Slate de dahil olmak üzere bazı muhabirler, birkaç konsolosluk yetkilisiyle görüştü ve "Hayır, talimat muafiyet veremeyeceğimiz yönünde. Dışişleri Bakanlığı'ndan geçmeleri gerekiyor, bu da "muafiyet sürecinin" o kadar da anlamlı olmadığını gösteriyor." dedi. Yani Yüksek Mahkeme, Trump yönetiminin onları kandırdığını biliyor. Hem de defalarca.
Ve bu sadece bu dava için geçerli değil: USAID'deki fonların kapatılması ve dondurulması girişimiyle ilgili daha önceki bir davada, federal hükümet Yüksek Mahkeme'ye, alt mahkemenin fon dondurmasını engelleyen emrinin, dağıtılması çok zor olan çok sayıda sözleşmeye derhal ödeme yapmalarını gerektireceğini savundu. Ancak alt mahkemede ortaya çıkan gerçeklere baktığınızda, hükümetin aylar önce bu miktarda parayı saatler içinde işleme koyabildiği ortaya çıktı. Yani yargıçlar bunun olduğunu biliyor. Bu onların dikkatine sunuldu. Ve Yüksek Mahkeme'deki yalancı yalancılar bunu pek umursamıyor gibi görünüyor.

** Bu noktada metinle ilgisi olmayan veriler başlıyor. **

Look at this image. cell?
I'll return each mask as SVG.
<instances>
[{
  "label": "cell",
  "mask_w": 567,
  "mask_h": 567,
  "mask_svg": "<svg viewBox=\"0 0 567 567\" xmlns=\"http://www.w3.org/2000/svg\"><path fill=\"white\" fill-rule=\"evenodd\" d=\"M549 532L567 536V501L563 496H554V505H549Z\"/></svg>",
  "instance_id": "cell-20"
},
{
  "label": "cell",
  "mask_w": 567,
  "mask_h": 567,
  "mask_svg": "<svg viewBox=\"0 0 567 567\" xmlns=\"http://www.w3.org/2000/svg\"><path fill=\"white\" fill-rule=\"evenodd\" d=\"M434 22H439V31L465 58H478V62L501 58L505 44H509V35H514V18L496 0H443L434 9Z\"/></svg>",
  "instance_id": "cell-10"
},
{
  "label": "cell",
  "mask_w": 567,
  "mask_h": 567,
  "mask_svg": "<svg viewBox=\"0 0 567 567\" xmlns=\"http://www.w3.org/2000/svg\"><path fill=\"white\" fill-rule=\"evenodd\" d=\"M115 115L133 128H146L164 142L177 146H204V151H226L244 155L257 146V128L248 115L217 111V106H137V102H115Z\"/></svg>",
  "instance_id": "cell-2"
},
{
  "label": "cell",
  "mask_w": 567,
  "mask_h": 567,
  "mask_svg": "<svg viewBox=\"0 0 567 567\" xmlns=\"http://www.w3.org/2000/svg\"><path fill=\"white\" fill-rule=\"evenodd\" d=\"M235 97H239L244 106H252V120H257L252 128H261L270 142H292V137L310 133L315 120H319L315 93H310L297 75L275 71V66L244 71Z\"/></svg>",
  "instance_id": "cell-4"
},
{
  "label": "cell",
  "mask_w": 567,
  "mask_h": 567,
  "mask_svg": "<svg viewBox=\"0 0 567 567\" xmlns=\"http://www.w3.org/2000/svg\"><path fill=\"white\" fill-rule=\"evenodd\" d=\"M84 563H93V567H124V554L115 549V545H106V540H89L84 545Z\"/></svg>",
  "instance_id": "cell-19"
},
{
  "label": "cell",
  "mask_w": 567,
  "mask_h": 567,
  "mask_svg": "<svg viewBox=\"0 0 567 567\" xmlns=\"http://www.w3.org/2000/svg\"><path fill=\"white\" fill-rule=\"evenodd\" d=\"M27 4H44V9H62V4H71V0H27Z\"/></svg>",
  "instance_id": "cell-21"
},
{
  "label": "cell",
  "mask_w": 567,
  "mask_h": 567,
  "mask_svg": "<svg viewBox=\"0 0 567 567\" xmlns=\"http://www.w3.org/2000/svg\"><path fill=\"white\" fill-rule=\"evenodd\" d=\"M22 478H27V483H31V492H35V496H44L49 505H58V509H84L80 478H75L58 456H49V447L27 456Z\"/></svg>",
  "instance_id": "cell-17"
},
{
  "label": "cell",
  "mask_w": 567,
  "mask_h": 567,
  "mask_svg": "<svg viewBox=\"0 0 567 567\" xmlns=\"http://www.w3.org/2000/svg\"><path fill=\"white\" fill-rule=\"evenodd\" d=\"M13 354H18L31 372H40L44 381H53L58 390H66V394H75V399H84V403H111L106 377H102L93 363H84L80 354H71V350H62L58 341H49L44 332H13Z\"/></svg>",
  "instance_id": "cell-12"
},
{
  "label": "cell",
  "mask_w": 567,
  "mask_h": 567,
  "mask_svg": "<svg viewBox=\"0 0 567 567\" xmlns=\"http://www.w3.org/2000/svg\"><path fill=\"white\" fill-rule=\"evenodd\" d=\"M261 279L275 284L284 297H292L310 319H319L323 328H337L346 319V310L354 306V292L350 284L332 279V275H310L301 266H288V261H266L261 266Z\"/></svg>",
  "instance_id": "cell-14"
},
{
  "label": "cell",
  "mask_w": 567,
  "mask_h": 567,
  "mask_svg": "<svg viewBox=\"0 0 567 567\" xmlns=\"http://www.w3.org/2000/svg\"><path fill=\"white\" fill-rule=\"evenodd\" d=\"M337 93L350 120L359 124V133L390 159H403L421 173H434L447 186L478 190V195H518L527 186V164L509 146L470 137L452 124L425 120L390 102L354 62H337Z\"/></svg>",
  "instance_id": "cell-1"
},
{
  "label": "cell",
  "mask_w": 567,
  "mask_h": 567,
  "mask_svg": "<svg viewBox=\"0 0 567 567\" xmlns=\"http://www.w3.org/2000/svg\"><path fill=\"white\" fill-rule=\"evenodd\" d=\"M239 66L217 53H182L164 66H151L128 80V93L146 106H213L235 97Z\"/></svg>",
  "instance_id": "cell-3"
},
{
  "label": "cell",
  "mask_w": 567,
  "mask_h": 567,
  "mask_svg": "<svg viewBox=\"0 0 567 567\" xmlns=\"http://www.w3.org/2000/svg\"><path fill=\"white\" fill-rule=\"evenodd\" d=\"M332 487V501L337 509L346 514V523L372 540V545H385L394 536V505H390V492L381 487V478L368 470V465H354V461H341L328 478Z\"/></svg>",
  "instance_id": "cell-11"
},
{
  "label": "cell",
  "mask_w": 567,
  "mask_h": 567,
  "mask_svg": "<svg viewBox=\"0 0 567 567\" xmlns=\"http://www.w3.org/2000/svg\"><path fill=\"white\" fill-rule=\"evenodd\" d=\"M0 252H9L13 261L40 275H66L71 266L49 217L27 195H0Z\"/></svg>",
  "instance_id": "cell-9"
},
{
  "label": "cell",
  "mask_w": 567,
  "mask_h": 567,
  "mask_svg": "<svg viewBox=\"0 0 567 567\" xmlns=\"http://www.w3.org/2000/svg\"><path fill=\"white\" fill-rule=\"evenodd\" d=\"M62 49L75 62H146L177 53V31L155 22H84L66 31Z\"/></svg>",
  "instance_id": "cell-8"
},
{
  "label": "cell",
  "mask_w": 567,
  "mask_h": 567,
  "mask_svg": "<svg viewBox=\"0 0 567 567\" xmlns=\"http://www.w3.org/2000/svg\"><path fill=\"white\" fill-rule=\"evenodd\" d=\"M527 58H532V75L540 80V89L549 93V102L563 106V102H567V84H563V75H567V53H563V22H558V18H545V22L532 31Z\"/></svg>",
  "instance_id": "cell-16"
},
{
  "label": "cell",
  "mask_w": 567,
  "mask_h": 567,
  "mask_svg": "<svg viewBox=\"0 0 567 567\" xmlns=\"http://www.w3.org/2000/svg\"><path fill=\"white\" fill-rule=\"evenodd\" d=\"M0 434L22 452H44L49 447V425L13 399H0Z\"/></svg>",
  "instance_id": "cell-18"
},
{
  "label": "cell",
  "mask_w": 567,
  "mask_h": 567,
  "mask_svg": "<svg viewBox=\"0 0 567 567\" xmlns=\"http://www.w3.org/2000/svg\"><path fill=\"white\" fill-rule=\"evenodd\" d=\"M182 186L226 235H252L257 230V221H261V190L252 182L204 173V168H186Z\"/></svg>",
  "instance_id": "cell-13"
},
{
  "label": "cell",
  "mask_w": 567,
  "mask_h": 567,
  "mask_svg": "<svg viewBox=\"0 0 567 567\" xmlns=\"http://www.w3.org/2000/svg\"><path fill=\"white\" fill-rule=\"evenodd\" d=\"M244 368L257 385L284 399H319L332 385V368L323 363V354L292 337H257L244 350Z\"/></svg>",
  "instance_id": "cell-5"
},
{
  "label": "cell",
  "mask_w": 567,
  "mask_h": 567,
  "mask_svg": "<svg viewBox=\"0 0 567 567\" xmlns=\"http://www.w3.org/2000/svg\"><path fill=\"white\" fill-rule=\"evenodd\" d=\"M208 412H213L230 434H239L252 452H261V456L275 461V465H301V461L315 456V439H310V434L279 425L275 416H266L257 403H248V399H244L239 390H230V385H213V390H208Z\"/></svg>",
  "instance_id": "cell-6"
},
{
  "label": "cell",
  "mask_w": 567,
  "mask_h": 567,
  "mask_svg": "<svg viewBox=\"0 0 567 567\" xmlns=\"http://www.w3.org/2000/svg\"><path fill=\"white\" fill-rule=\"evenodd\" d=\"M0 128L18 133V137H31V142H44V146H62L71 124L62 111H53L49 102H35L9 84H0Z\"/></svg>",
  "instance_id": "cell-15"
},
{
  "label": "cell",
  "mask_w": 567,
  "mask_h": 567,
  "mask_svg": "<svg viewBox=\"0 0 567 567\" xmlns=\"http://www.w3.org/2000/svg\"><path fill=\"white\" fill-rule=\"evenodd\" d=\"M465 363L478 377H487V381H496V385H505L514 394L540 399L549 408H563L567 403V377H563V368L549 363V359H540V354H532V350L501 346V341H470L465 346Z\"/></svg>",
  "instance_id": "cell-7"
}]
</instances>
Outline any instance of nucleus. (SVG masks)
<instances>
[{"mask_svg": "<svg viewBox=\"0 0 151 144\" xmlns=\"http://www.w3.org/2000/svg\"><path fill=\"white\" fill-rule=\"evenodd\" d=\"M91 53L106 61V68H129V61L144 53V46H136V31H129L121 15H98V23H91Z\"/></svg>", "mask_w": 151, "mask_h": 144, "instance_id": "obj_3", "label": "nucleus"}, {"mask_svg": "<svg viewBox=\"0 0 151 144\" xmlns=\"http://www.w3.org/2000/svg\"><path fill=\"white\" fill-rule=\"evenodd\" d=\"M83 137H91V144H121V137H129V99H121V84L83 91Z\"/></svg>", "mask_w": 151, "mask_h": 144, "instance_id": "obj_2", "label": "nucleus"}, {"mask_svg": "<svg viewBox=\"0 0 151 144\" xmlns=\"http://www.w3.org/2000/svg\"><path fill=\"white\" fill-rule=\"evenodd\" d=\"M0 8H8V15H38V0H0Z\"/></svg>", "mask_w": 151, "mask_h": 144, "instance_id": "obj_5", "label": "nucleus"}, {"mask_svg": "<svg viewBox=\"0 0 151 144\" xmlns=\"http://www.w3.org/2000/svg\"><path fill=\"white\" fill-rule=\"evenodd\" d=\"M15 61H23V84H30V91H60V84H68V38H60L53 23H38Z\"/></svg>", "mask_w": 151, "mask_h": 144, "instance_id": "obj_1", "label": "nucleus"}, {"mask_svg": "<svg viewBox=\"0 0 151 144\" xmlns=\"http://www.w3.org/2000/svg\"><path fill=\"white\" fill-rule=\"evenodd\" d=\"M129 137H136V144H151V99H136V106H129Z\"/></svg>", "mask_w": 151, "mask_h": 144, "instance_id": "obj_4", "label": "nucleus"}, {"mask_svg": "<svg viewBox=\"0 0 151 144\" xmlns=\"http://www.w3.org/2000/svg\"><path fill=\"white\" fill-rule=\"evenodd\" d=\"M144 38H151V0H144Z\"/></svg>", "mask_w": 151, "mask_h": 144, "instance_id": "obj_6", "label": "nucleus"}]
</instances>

Alt mahkemede ortaya çıkan gerçeklere bakınca, ne fikir ama! Bu yargıçların böyle bir şey yapacağını düşünmek neredeyse saflık. Alt mahkemelerin Trump yönetimi aleyhine karar vermesi durumunda gerçekleri çarpıttıkları varsayımından yola çıkıyorlar ki bu da yükü tersine çeviriyor, ama sanırım tam da bu noktadayız?
Alternatif gerçekleri tercih ediyorlar. Kural bu.